MUSTAFA AÇICI
HERKES İÇİN ELEŞTİRİ
Ne çabuk unuttuk,
Aydın caddesinin yenilenmesinde belediye güzelim turunçları kesmişti. Ortalığı beton yığınına çevirmek için. O zaman da eleştirmiştik. Yol oldu-bitti değişen ne, olan turunçlara oldu. Yapılan yolda bir bisiklet yolu bile yapılmadı.
Zaman sonra bu kez yürüyüş yolu, bisiklet yolu yapacağım diye bu cadde yeniden dizayn edilmek istenir ve yine olan ağaçlara olur. Bu ülkenin maküs talihi bu değil mi.
Gezi eylemlerini hatırlayın, insanların bu eylemlere başlayışının ilk nedeni yine taksimdeki ağaç katliamına karşı çıkışlarıdır. Her yelpazeden insanın katıldığı eylemlerde yine olan genç fidanlarımıza oldu ve en az 11 fidanımız katledildi. İktidar durdu mu, Hayır.
Her eylemde insanlarımızı biberliyor, jopluyor, dövüyor.
Kamu düzeni, kamu güvenliği diyorlar ve bu maske altında aslında haksızlıklara, adaletsizliklere karşı durmayı yasaklamaya çalışıyorlar.
Var mı böyle bir şey.
Bir ülkenin yönetimi baştan aşağı haksızlıklarla dolu bir yönetim sergiliyor ve insanlar arasındaki gelir dağılımını düzeltmiyor.
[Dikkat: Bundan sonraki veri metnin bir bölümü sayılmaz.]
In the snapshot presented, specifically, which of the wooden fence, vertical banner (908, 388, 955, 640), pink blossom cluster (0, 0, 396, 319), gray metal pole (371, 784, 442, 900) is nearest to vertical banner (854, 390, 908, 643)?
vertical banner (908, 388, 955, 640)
Eşitsizlik adaletsizlik, partizanlık almış başını gidiyorsa insanların hak aramasında hangi kamu düzensizliği ileri sürülebilinir ki,
İŞİD denilen barbarlar, vahşiler kendi ülke sınırlarımızda boy göstermeye başlamışken kim kamu düzeninden söz edebilir ki.
İnsanlara her türlü haksızlıklar yapılırken, kamu düzeni söz konusu olmuyor da insanlar hak aramak için sokağa çıktıklarında mı iktidarın aklına kamu düzeni gelmektedir.
Yok böyle yağma düzeni.
Eşitsizliğe, adaletsizliğe karşı insanların yasal yollardan hak arama, sokağa çıkma özgürlüğü vardır.
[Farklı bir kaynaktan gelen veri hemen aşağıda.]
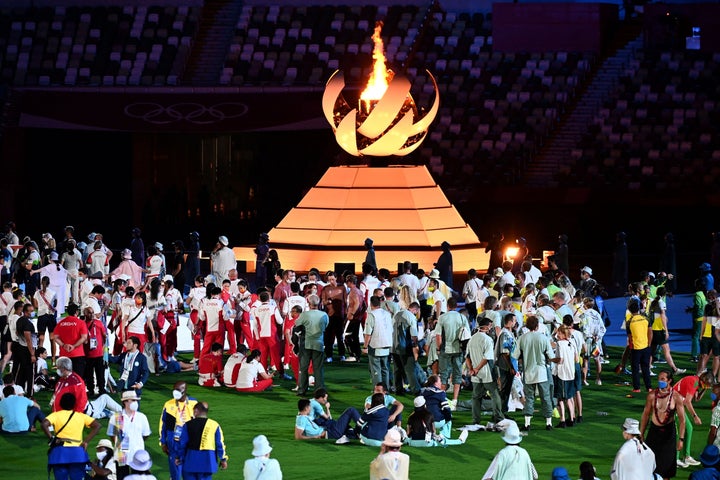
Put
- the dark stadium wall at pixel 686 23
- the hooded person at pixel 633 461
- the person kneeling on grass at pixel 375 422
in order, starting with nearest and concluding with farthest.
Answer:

Gezide yapılan hak arama özgürlüğüdür. Kobane’ye yardım ve dikkat çekme eylemleri de hak arama özgürlüğüdür. Bu hak arama özgürlüğünü yok etmeye çalışan anti demokratik güçlerin ortaya çıkarılması da İçişleri Bakanlığı’nın görevidir. Kobane eylemlerinde katledilen kırk küsür insan bu ülkenin insanlarıdır. Kırk küsür insanımızı kimler öldürmüştür, bunların ortaya çıkarılması gerekir.
Ancak sadece iktidara yönelik eleştiride bulunmak ve muhalefetin yanlışlarını görmemekte doğru değildir. İşte bu aşamada CHP Yalova Belediyesi’nin de yaptığı mazeret kabul edilmez.
Onlarca ağıcın kesilmesi kabul edilemez.
Her ne olursa olsun doğaya zarar verilmemesi gerekir.
Trafik akışının sağlanması için doğaya zarar vermeden çözümler üretilmesi gerekir.
Örneğin üstten yolu genişletmek yerine alttan genişletebilir veya başka bir güzergah bulabilirsiniz. Alternatif üretemiyorsanız o zaman koltukta oturmamanız gerekir.
İktidarın alternatifi muhalefettir. İktidar toplum yararına çözüm üretemiyor ise görev muhalefete düşmektedir.
Ancak çözüm üretemeyen, iktidar gibi ağaçları kesen, çevreye zarar veren bir muhalefetin de iktidar olma şansı yoktur.
Özgürlük, eşitlik, adaletin ve çevrenin korunması belli oluyor ki ancak sınıfsallığımıza daha çok ağırlık vermemiz ile çözümlenecektir.
Komşusu açken tok olmak ve aç komşusuna sadece yardım etmek şiarı yerine kendisinin ve komşularının her daim eşit ve tok olduğu ve doğanın katledilmediği, ağaçların kesilmediği bir sistem yaratmamız gerekmektedir.